Testing for current infection

There are two types of viral tests used currently: nucleic acid amplification tests (NAATs) and antigen tests.3 These viral tests involve swabbing the inside of your nose or your mouth to check for SARS-CoV-2, the virus that causes COVID-19. These tests are available from a healthcare provider or for at home testing. Check your local health department website for the latest information on testing.

You should get tested if3

  • You have symptoms of COVID-19
  • You have had close contact (within 6 feet for a total of 15 min or more over a 24 hour period) with someone with COVID-19
    • Get tested at least 5 days after your exposure and monitor your symptoms. If you develop symptoms, you should get tested immediately.
  • You have recently been involved in an activity that would put you at higher risk such as travel, attending a mass gathering or being in a crowded indoor setting
  • You have been asked by a healthcare provider, school, workplace or health department to get tested

Testing for past infection

An antibody test may tell you if you had an infection with the virus that causes COVID-19 in the past.4 This test should not be used to diagnose a current infection. Check with your local health department or healthcare provider about how to get tested.

If you have a positive antibody test

  • It could mean that you have antibodies from the virus that causes COVID-19
  • It could mean that it may be positive because you have antibodies from a different coronavirus

Even if you do have antibodies to the virus, we do not have enough information at this time about how much protection you may have from getting infected again or how long that protection may last, so you should continue to follow precautions to protect yourself and others.
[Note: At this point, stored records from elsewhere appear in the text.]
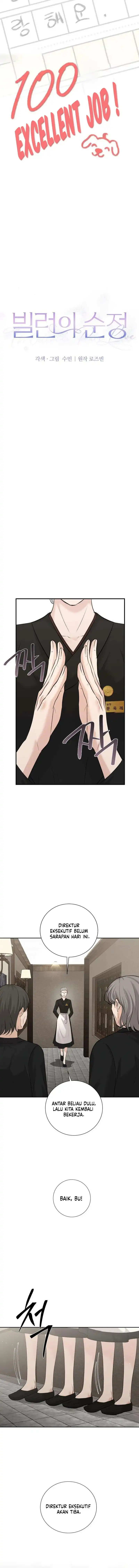The Villain's Pure Love Chapter 26 - Page 3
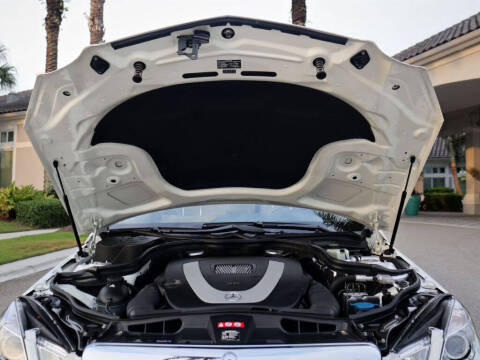 2011 Mercedes-Benz E-Class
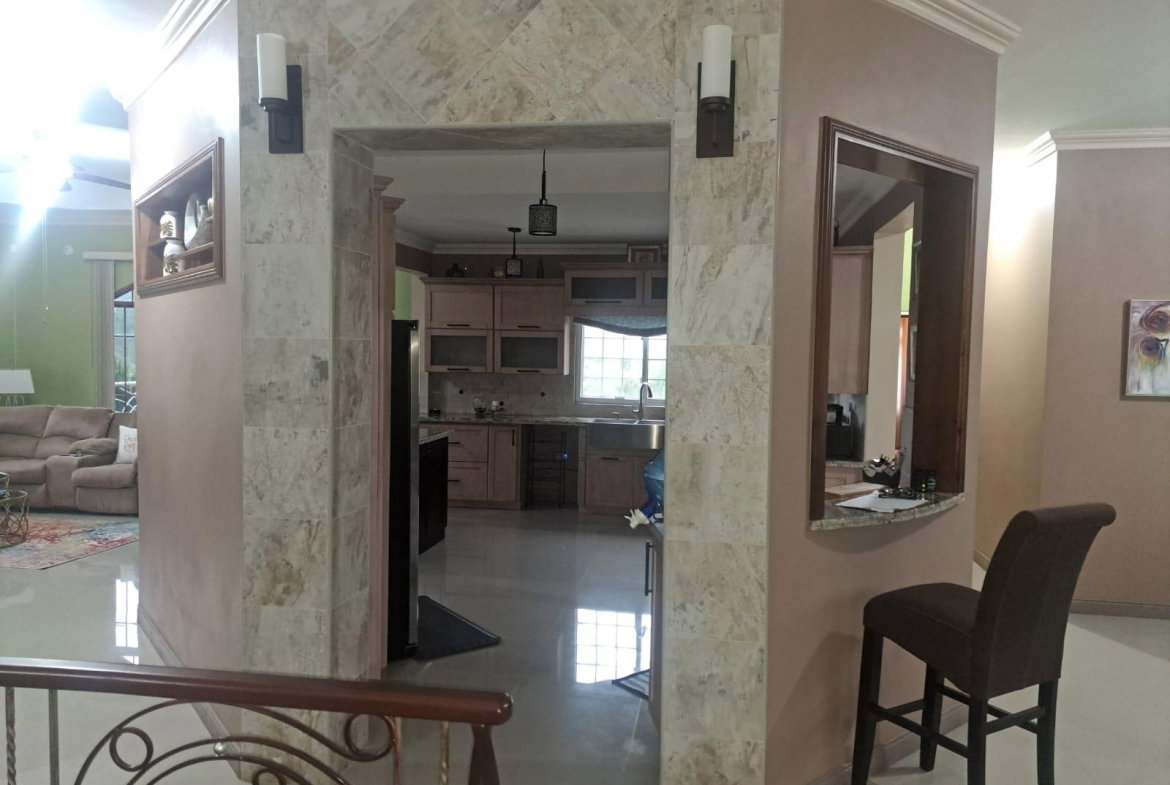 Fifth image of 347 Corella Ave, Moorlands in Mooreland, Manchester, Jamaica - property is For Rent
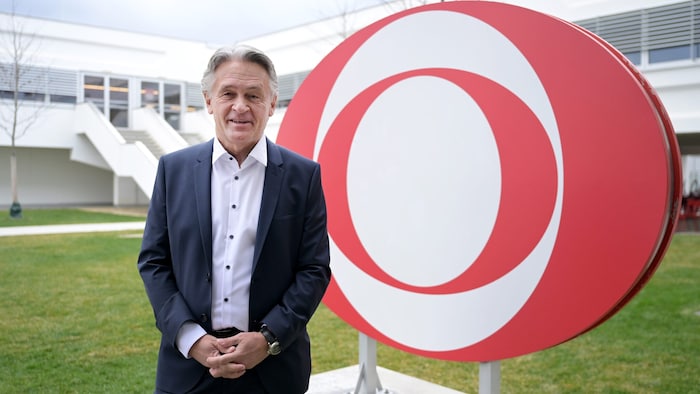 ORF-Stiftungsrat Peter Westenthaler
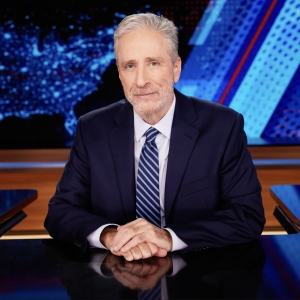 Jon Stewart to Host Special Live Episodes of THE DAILY SHOW Following the Presidential Deb Photo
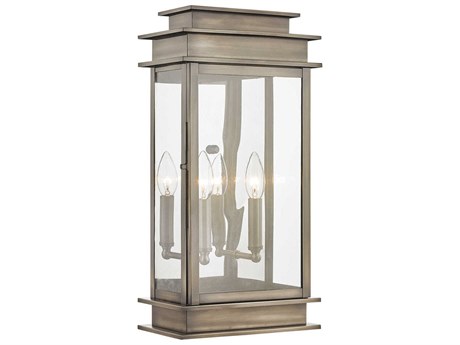 Livex Lighting Princeton 2 - Light Outdoor Wall Light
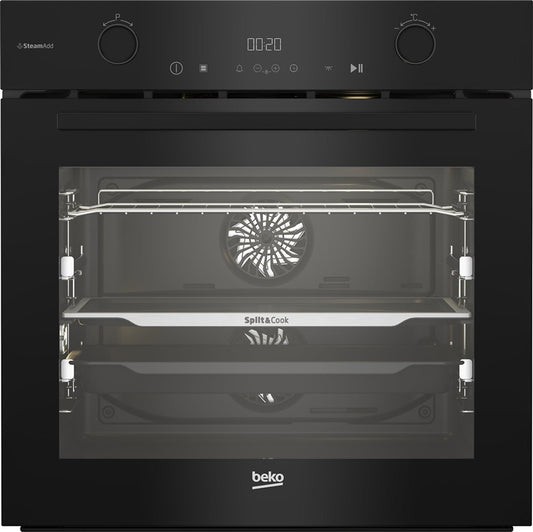ORKAITĖ BCBVMS17400KSBS BEKO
If you have a negative antibody test

  • It could mean you have never had COVID-19
  • It could mean that you are infected currently or have been recently infected (it usually takes 1-3 weeks after infection for your body to develop antibodies although some people may take longer)
  • Some people may never develop antibodies after an infection

Talk with your healthcare provider about your specific results and what they mean.

What happens after testing

If you are waiting for your COVID-19 test results

  • Stay home and stay away from others if you think you may have COVID-19
  • If you have been exposed to someone with COVID-19, you should quarantine for at least 5 days if
    • you have not completed your primary vaccine series
    • you are 5 years or older and have not received your booster shot after your primary series
  • Watch for symptoms and contact your healthcare professional for advice if needed

If you test positive, with or without symptoms

  • You should self-isolate and monitor your symptoms
  • You can end self-isolation after5
    • 5 full days since your symptoms first started AND
    • You have not had a fever for 24 hours without using any fever reducing medication AND
    • Your symptoms are improving
  • You should wear a well fitting mask, avoid travel and avoid being around people that are high risk for a full 10 days
  • Seek emergency medical care if your symptoms are severe or worsening
  • Tell your close contacts they may have been exposed to COVID-19

If you test negative and have no symptoms

  • Continue to wear a well fitting mask at home and in public for 10 days after your last exposure to someone with COVID-19
  • Continue to monitor your symptoms

If you test negative and have symptoms

  • Follow isolation precautions
  • If your symptoms do not improve, contact your healthcare provider - you may need additional testing or an evaluation
  • Seek emergency medical care if your symptoms are severe or worsening

The information provided is for educational purposes only and is not intended to be a substitute for professional medical advice, diagnosis, or treatment. Seek the advice of a doctor with any questions you may have regarding a medical condition. Never delay seeking or disregard professional medical advice because of something you have read here.